The 50th Anniversary Tour of The Beach Boys is a Halley's Comet type of rock event. Miss it and you’ll likely never see this again. And the sight of Brian Wilson performing onstage with litigious cousin Mike Love and the rest of the surviving members of the legendary group was easily special enough to excuse a few off-key moments and Love’s unseemly panhandling.
Wilson last toured with the band in 1965 and since then has only joined scattered shows over the last four decades. For Brian geeks everywhere – including me – this has been a godsend. The recovery of the reclusive genius from addiction and mental illness has already seen him restore his lost masterpiece, Smile, twice. Once as a solo project and again last year in its originally intended Beach Boys form. Other solo albums in recent years have demonstrated Wilson’s creative juices are flowing again.
So much so that this tour wasn’t just a reunion, it was in support of a new album of all original material, another cause of excitement for us Brian geeks. Two of the new songs were included in the June 3 set at Verizon Wireless Amphitheater in Irvine.

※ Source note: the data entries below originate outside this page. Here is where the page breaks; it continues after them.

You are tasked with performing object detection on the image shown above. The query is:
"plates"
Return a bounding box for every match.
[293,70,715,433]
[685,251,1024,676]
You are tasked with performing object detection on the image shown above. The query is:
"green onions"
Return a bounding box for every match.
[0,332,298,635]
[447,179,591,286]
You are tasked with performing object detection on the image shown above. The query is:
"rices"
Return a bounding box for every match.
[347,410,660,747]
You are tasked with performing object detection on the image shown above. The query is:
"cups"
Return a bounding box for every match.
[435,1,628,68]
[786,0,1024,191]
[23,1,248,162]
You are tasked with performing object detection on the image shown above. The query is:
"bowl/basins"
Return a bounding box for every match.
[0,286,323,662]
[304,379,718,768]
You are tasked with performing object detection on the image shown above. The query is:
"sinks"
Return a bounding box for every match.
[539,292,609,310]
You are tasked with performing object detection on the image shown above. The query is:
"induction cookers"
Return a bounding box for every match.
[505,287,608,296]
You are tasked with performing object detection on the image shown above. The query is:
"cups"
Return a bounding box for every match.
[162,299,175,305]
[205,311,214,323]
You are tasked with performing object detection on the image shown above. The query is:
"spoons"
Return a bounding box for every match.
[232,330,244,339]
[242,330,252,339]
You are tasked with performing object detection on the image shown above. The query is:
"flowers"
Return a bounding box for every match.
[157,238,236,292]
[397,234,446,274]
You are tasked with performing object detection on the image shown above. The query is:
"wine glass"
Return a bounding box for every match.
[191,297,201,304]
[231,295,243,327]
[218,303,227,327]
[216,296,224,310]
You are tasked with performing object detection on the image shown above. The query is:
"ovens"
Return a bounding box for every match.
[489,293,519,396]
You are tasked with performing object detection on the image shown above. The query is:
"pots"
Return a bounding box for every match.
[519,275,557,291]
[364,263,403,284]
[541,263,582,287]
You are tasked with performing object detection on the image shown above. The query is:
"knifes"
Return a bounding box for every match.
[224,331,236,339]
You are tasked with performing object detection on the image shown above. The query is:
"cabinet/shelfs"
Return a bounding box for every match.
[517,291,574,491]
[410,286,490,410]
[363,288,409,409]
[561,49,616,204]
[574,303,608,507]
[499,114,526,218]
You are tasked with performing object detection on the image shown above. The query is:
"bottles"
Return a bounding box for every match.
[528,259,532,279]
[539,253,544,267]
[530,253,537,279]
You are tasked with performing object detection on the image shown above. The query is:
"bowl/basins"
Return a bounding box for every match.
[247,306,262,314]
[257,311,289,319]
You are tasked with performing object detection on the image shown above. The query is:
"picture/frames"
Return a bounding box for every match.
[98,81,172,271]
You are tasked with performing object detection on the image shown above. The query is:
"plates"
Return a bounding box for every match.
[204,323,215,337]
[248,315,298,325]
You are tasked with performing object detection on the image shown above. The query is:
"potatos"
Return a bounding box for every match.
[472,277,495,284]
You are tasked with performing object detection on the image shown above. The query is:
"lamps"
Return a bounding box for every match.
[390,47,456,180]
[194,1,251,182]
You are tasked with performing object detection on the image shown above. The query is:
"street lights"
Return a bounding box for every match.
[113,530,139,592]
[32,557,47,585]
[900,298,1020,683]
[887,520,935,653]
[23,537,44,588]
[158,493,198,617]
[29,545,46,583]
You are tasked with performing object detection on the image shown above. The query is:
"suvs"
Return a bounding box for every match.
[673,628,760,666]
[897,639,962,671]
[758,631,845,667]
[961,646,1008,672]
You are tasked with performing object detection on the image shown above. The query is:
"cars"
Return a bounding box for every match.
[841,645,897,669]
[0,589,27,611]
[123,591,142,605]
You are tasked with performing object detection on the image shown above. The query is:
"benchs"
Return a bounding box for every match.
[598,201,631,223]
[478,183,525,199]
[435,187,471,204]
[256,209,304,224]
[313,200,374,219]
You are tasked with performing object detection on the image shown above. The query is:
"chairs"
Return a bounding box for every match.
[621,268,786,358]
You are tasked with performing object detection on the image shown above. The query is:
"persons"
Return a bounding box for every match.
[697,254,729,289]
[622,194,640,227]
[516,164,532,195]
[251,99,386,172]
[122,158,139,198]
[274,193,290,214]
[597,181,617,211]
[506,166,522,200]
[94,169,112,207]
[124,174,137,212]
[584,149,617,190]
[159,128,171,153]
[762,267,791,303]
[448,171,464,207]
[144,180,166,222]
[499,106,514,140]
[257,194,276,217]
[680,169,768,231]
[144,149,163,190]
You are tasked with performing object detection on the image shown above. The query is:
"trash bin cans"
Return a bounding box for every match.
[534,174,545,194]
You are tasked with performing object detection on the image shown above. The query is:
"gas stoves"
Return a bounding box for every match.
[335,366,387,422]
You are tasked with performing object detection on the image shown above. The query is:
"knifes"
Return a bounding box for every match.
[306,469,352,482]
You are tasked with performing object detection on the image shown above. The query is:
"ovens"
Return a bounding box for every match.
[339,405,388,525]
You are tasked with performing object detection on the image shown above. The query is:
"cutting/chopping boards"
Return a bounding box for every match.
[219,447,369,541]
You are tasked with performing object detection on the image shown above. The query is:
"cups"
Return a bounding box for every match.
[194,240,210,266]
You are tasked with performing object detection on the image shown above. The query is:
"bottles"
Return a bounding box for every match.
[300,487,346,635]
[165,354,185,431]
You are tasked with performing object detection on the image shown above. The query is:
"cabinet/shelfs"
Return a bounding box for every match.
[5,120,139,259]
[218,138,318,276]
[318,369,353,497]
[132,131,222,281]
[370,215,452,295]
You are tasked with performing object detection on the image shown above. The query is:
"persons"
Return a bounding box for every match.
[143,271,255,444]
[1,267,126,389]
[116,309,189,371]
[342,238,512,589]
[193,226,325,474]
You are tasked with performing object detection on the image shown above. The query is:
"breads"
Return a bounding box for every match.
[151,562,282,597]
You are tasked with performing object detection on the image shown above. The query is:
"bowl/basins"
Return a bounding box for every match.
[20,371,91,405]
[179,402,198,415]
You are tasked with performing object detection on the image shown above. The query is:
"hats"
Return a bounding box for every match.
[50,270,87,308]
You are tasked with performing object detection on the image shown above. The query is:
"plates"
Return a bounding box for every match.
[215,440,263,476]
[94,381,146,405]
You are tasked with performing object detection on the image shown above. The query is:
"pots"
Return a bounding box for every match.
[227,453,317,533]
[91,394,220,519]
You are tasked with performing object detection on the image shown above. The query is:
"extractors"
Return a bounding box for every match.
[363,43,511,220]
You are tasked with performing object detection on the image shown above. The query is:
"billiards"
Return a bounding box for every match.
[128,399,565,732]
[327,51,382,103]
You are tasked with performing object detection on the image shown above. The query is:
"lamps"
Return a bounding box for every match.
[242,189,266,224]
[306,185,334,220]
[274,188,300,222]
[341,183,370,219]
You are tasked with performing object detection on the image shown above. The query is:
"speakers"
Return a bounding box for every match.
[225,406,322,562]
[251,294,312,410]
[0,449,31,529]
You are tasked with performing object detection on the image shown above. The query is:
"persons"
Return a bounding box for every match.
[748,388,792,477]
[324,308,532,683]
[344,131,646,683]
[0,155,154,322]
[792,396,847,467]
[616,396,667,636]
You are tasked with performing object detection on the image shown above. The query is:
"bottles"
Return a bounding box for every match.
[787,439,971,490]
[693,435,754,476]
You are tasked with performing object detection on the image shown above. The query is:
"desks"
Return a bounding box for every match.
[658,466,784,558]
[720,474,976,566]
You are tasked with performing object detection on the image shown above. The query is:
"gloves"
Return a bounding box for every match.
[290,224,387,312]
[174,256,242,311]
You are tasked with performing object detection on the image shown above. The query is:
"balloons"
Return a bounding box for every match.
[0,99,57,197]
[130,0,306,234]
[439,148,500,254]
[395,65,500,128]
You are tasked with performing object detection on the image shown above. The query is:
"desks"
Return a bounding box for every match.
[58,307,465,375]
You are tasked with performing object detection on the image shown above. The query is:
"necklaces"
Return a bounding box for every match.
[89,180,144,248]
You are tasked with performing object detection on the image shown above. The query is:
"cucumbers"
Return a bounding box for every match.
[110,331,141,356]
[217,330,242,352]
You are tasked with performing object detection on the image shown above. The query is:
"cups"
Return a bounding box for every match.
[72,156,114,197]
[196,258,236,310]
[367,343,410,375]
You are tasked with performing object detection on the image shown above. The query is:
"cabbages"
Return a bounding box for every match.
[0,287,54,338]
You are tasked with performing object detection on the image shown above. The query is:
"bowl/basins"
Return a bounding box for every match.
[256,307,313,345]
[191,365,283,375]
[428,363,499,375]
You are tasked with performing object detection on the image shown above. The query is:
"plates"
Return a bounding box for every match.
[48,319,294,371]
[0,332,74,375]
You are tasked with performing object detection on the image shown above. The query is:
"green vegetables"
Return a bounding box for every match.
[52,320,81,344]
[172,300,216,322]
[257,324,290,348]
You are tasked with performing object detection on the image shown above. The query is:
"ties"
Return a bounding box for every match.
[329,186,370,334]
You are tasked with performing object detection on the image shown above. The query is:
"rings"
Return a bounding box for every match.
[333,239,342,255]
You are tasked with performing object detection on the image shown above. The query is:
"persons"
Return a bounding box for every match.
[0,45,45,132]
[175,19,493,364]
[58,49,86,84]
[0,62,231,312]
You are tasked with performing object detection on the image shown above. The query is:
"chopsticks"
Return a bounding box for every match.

The sense of a tired oldies act being replaced by a rock band with renewed purpose was palpable and exciting as “Do It Again” rang out in the opening moments. In front of a large video screen made to look something like the marquee of a drive-in theater, original members Wilson, Love, Al Jardine, David Marks as well as Bruce Johnston (whose talent and low-key personality helped keep the band together when he joined them in the mid-1960s) and an 11-piece backing band offered up a sound as full and lush as the band had ever conjured on stage.
It must have been a challenge to find the right set list to deliver, especially with the new album being released two days after the show, yet it felt right and balanced with a mix of early hits, late '60s classics, a few '70s chestnuts, the two new songs, and well, “Kokomo.”
From the opener, the band went right into a medley of "Little Honda"/"Catch a Wave"/"Hawaii"/"Don’t Back Down" and "Surfin’ Safari," before Love took a moment to jokingly acknowledge the advancing age of the band, “We’d now like to take an intermission, followed by a nap and come back and finish this some other day,” he said.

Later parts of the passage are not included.